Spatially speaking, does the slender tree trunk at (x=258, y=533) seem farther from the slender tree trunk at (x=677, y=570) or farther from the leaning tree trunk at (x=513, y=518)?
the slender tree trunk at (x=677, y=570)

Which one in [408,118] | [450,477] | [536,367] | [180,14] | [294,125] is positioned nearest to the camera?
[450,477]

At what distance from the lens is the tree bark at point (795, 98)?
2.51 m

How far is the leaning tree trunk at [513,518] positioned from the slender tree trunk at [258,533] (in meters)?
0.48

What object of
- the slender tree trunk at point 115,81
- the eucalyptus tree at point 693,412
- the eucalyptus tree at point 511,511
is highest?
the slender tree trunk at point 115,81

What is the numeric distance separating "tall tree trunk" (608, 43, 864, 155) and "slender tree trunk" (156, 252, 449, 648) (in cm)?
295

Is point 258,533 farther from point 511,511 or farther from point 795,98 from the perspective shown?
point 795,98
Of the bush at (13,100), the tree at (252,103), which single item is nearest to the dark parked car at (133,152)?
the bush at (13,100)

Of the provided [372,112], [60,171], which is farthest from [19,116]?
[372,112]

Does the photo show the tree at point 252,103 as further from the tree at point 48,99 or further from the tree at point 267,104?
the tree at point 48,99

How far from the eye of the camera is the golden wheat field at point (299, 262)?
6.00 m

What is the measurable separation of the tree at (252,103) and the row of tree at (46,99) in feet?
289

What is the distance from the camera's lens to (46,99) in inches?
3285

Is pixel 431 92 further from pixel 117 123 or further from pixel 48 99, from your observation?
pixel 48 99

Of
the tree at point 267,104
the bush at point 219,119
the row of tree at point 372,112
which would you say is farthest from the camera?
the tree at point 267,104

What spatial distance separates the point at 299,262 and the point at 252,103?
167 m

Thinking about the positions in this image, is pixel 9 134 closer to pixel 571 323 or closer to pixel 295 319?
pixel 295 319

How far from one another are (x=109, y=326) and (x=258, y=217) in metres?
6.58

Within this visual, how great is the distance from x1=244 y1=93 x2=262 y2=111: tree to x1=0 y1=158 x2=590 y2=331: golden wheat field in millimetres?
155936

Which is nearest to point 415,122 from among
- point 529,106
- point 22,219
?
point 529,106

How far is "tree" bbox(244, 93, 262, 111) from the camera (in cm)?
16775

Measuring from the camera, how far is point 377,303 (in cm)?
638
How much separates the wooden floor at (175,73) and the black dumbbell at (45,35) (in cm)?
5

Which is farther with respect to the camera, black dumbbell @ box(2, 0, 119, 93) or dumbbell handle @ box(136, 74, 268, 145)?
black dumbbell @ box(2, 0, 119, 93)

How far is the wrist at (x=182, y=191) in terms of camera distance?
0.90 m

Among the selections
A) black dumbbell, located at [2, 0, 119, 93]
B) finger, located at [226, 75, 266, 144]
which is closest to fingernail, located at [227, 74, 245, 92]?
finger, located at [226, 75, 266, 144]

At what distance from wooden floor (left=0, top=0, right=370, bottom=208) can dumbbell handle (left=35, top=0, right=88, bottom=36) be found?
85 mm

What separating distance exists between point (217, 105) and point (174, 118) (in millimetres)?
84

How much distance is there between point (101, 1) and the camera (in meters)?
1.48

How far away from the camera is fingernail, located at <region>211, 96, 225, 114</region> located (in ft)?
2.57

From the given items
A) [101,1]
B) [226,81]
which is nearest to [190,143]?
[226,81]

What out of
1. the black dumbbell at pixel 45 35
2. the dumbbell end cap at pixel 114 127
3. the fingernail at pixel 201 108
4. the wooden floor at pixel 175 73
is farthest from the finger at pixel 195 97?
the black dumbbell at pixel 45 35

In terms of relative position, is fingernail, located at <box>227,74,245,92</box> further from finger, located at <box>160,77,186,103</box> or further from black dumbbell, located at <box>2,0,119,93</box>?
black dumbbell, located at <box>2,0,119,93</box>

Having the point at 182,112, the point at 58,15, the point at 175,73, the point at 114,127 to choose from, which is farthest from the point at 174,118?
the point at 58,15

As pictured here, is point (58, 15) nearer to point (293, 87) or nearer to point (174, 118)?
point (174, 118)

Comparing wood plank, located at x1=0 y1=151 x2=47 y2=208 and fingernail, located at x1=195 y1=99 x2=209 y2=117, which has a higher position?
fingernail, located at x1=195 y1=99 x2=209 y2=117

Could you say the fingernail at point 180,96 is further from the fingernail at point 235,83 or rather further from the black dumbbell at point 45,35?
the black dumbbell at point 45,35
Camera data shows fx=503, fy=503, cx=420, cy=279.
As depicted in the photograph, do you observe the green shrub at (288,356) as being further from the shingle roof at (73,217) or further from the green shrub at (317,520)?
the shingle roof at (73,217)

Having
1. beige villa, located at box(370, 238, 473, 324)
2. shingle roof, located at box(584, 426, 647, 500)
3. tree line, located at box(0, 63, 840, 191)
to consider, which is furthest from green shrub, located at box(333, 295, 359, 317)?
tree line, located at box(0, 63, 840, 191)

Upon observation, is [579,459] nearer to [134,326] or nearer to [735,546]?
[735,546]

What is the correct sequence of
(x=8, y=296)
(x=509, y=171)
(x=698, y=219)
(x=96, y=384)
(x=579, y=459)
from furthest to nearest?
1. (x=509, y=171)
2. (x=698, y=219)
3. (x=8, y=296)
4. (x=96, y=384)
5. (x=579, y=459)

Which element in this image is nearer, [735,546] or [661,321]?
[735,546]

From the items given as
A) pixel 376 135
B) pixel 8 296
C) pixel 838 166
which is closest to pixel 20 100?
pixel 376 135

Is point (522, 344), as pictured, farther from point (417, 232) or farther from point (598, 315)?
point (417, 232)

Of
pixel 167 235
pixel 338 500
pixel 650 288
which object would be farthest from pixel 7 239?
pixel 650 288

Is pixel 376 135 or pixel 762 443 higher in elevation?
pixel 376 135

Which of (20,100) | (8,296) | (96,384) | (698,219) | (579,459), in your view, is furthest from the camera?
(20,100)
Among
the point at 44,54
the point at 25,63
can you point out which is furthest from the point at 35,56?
+ + + +
### What to work on
Scale the material, beginning at the line that has "Which of (20,100)" and stopping at the end of the material. Copy every one of those lines, but multiply each coordinate in the answers by 0.9 and round it to a whole number, with halves rounding up.

### Task result
Which of (20,100) | (8,296) | (96,384) | (698,219) | (579,459), in your view, is furthest from the camera?
(18,90)
Among
the point at 44,54
the point at 25,63
can you point out which is furthest from the point at 35,56?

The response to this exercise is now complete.